Better Landscaping
 

 

 

 

Natural landscaping

Good for Everyone

 

Want to stop wasting drinking water and non-renewable resources? Get rid of your lawn! Carpets of grass are unnatural, sterile places that require several types of carnage -of weeds, insects, fungus and competing plants - usually with poisons. Lawns consume both the oil that fuels mowers and far more water than would local native plants.

They eat money. The alternatives to lawns are beautiful natural environments that provide habitats for all manner of wildlife, while requiring less maintenance.

 

Increasingly, U.S. communities are recognizing the benefits of landscaping in which gardeners cultivate native plants to attract wildlife without relying on pesticides and other chemicals, and many local governments are modifying their so-called "weed ordinances." Some city weed inspectors are beginning to understand that a wild yard is not necessarily a neglected yard.

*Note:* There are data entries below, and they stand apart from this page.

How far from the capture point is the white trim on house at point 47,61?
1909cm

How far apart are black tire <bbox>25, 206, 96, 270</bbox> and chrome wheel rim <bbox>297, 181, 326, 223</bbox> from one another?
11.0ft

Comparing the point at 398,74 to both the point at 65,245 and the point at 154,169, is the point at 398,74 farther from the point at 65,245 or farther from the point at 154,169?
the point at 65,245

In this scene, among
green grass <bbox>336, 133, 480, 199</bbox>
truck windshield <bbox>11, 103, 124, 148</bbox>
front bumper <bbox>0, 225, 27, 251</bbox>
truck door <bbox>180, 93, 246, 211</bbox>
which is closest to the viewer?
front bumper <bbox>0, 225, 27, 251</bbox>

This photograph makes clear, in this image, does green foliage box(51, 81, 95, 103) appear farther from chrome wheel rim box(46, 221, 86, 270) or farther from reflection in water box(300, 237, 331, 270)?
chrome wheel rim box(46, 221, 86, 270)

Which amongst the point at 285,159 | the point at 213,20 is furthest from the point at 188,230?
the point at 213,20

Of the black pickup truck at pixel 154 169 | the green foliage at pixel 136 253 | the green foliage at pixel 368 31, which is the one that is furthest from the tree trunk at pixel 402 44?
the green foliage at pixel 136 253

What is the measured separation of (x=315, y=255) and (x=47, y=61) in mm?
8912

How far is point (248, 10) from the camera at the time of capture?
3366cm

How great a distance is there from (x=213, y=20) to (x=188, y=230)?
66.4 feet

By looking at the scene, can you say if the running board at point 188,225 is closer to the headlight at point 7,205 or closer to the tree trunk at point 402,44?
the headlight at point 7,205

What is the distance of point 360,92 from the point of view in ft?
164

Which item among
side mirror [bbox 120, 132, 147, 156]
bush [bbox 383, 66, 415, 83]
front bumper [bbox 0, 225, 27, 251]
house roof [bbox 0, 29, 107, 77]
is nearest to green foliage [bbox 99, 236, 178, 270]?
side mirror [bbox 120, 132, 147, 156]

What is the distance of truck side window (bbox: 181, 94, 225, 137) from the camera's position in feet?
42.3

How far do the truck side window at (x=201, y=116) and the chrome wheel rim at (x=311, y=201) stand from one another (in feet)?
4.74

An Aurora, Illinois, resident whose prairie garden was mowed by city workers in 1997 received an official apology and payment for her destroyed
plants.

 

The “weed laws” were born of ignorance, not of malice. As more gardeners try natural landscaping, old-fashioned weed ordinances will continue to lose their bite. On an objective, scientific, economic, ecological, hydrological or any other 'logical' basis, it's simply the right thing to do.

 

The National Wildlife Federation (NWF) began its Backyard Wildlife Habitat program in 1973 and has certified more than 74,000 habitats. That means the property has food such as flowers, water such as a birdbath or fountain , cover and places to hide from predators, such as dense shrubs or brush, and places for wildlife to raise their young such as nesting boxes or trees with cavities. Though it's best to preserve natural habitat in its undisturbed state, the Habitat program provides the next best thing. When an entire community becomes interested, whole neighborhoods are involved. Patches become connected, widening the impact by providing corridors for wildlife.

And imagine, most natural landscapes give the impression of being glorious gardens looking as though you spend all day every day tending it, while they typically need only half an hour to eight hours of maintenance per week. Follow the commonsense way that the NWF suggests - by identifying the strengths of the existing landscape and adding step-by-step components that satisfy wildlife's needs for food, water, cover, and nest sites.

 

At new housing developments around the country where native plantings are touted as amenities, the properties closest to the natural areas or that include natural areas often sell for the highest prices. The supposition that because someone has a meadow as opposed to a lawn is going to decrease your neighbor's property value is not oftenwell proved.

 So before you plant that lawn, think about a alternative. Nature and your wallet will thank you.